Boostani Farnaz, Dolatkhah Roya, Fakhrjou Ashraf, Farassati Faris, Sanaat Zohreh
Hematology and Oncology Research Center, Tabriz University of Medical Sciences, Tabriz, Iran.
Tabriz University of Medical Sciences, Tabriz, Iran.
Onco Targets Ther. 2018 Jan 19;11:449-457. doi: 10.2147/OTT.S149210. eCollection 2018.
Recently, it was found that the overexpression and mutation status of affect cancer progression and patient outcome in several human tumors. We aimed to evaluate the clinicopathologic significance of in patients with breast cancer.
This was an analytical descriptive study of surgical specimens of primary breast tumors. Specimens were analyzed immunohistochemically for , estrogen receptor, progesterone receptor, Ki-67, P53, and human epidermal growth factor receptor 2 (HER2) expressions. Regression analysis was performed to calculate hazard ratios (HRs) and 95% CIs. Kaplan-Meier and Cox regression models were used to estimate the overall survival (OS) and disease-free survival (DFS).
We included 100 patients with breast cancer (mean age 51.05±9.54 years). The multivariate regression analysis showed that HER2-positive patients had approximately twice the levels of expression compared with HER2-negative patients (HR 2.16, 95% CI 0.48-11.49). The likelihood of expression was significantly higher in patients with lymph node involvement than in those without (HR 8.44, 95% CI 3.06-23.33; ≤0.05). expression did not have any significant effect on the OS, although the mean OS in high expression was shorter than for those with low expression (655 vs 787 days; log-rank =0.336). The mean DFS was 487 days for patients with high expression compared with 908 days for those with low expression (log-rank =0.188).

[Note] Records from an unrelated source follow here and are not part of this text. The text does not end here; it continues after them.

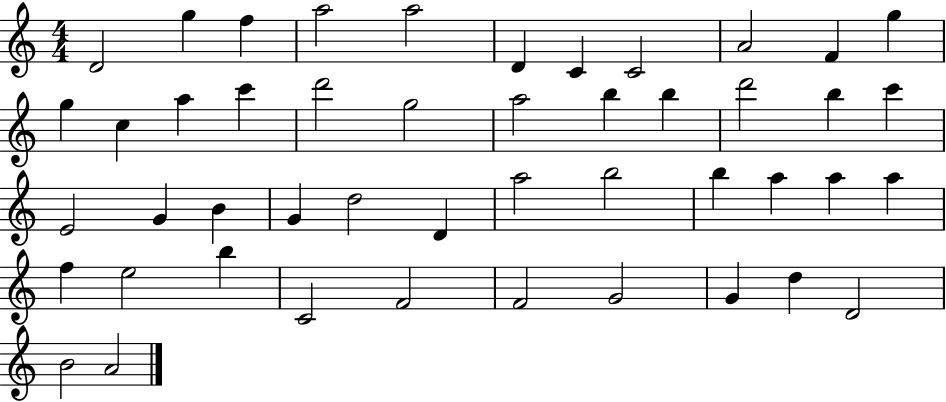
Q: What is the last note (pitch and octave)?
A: A4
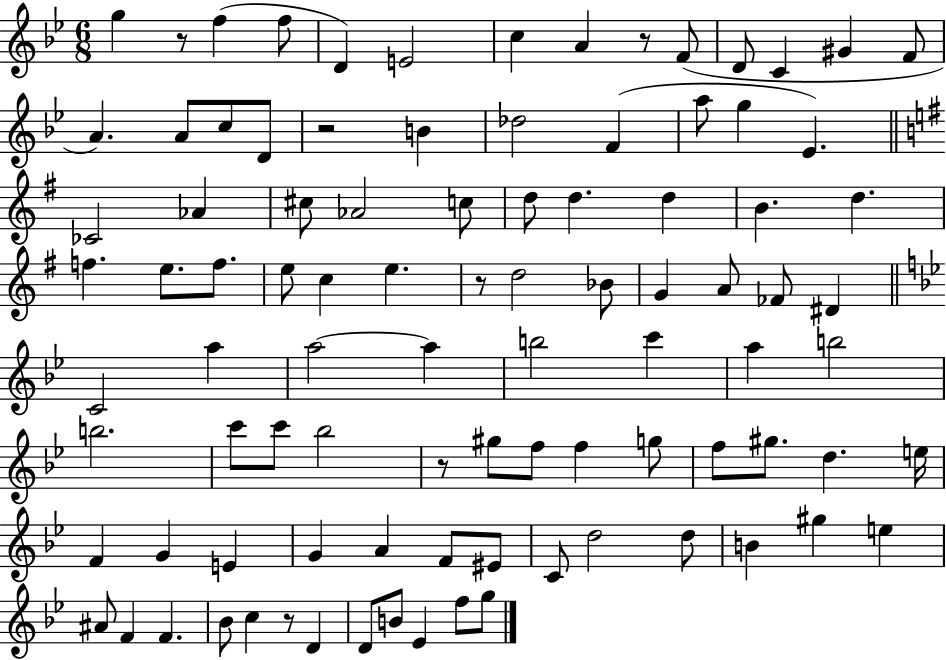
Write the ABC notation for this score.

X:1
T:Untitled
M:6/8
L:1/4
K:Bb
g z/2 f f/2 D E2 c A z/2 F/2 D/2 C ^G F/2 A A/2 c/2 D/2 z2 B _d2 F a/2 g _E _C2 _A ^c/2 _A2 c/2 d/2 d d B d f e/2 f/2 e/2 c e z/2 d2 _B/2 G A/2 _F/2 ^D C2 a a2 a b2 c' a b2 b2 c'/2 c'/2 _b2 z/2 ^g/2 f/2 f g/2 f/2 ^g/2 d e/4 F G E G A F/2 ^E/2 C/2 d2 d/2 B ^g e ^A/2 F F _B/2 c z/2 D D/2 B/2 _E f/2 g/2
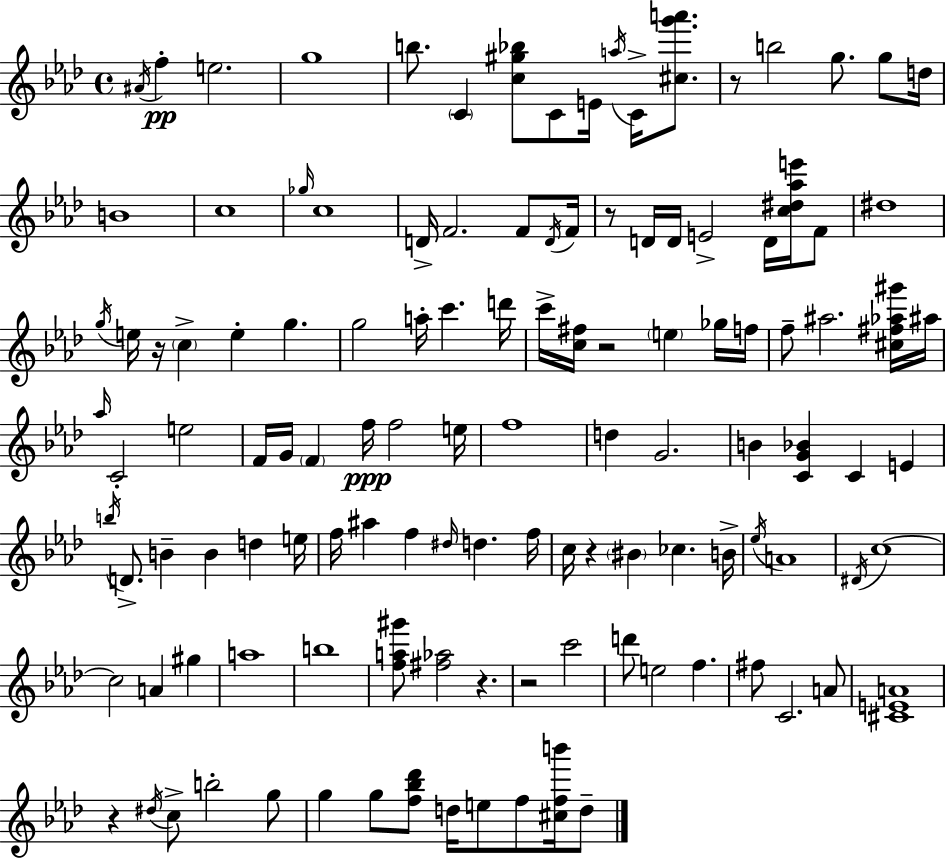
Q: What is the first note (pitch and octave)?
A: A#4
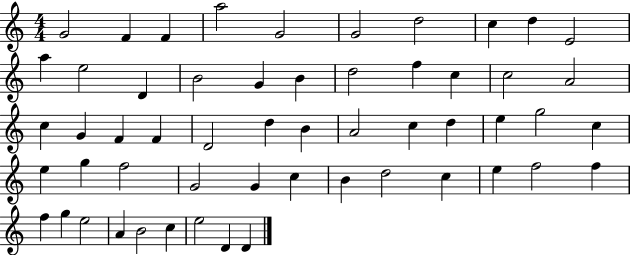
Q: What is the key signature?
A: C major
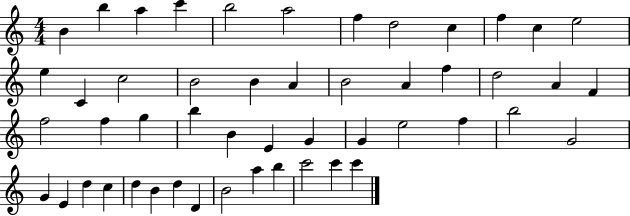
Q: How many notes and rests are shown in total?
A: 50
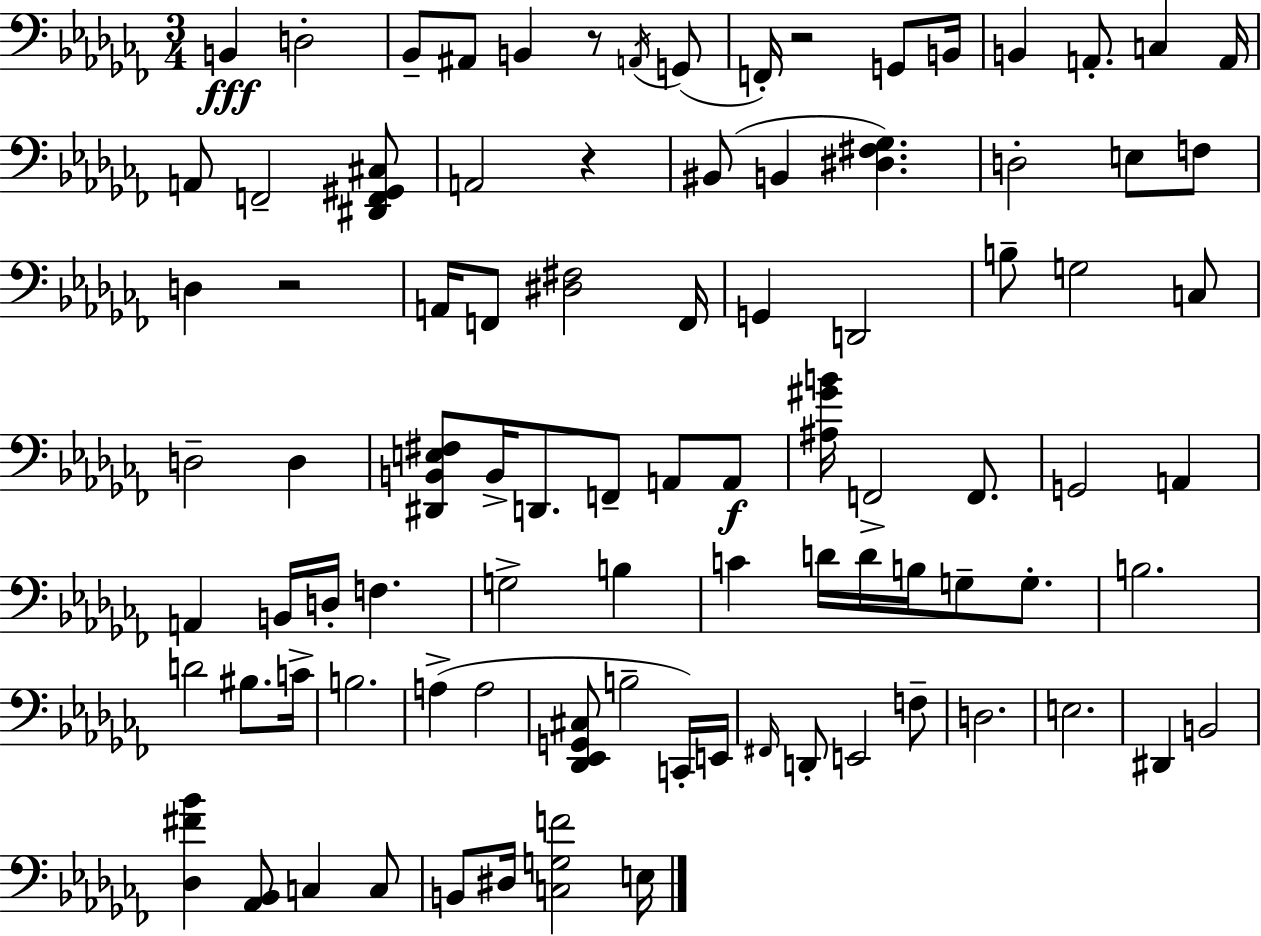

There was no association found between expression and OS and DFS in our patients. Further studies involving larger sample sizes, and conducted in different populations, are needed to validate this hypothesis.
最近发现,[具体基因名称未给出]的过表达和突变状态在几种人类肿瘤中影响癌症进展和患者预后。我们旨在评估[具体基因名称未给出]在乳腺癌患者中的临床病理意义。
这是一项对原发性乳腺肿瘤手术标本的分析性描述性研究。对标本进行免疫组织化学分析,检测[具体基因名称未给出]、雌激素受体、孕激素受体、Ki-67、P53和人表皮生长因子受体2(HER2)的表达。进行回归分析以计算风险比(HRs)和95%置信区间(CIs)。使用Kaplan-Meier和Cox回归模型估计总生存期(OS)和无病生存期(DFS)。
我们纳入了100例乳腺癌患者(平均年龄51.05±9.54岁)。多因素回归分析显示,HER2阳性患者的[具体基因名称未给出]表达水平约为HER2阴性患者的两倍(HR 2.16,95% CI 0.48 - 11.49)。有淋巴结转移的患者[具体基因名称未给出]表达的可能性显著高于无淋巴结转移的患者(HR 8.44,95% CI 3.06 - 23.33;P≤0.05)。[具体基因名称未给出]表达对总生存期没有显著影响,尽管高[具体基因名称未给出]表达患者的平均总生存期短于低[具体基因名称未给出]表达患者(655天对787天;对数秩检验=0.336)。高[具体基因名称未给出]表达患者的平均无病生存期为487天,而低[具体基因名称未给出]表达患者为908天(对数秩检验=0.188)。
在我们的患者中,未发现[具体基因名称未给出]表达与总生存期和无病生存期之间存在关联。需要进一步开展涉及更大样本量且在不同人群中进行的研究来验证这一假设。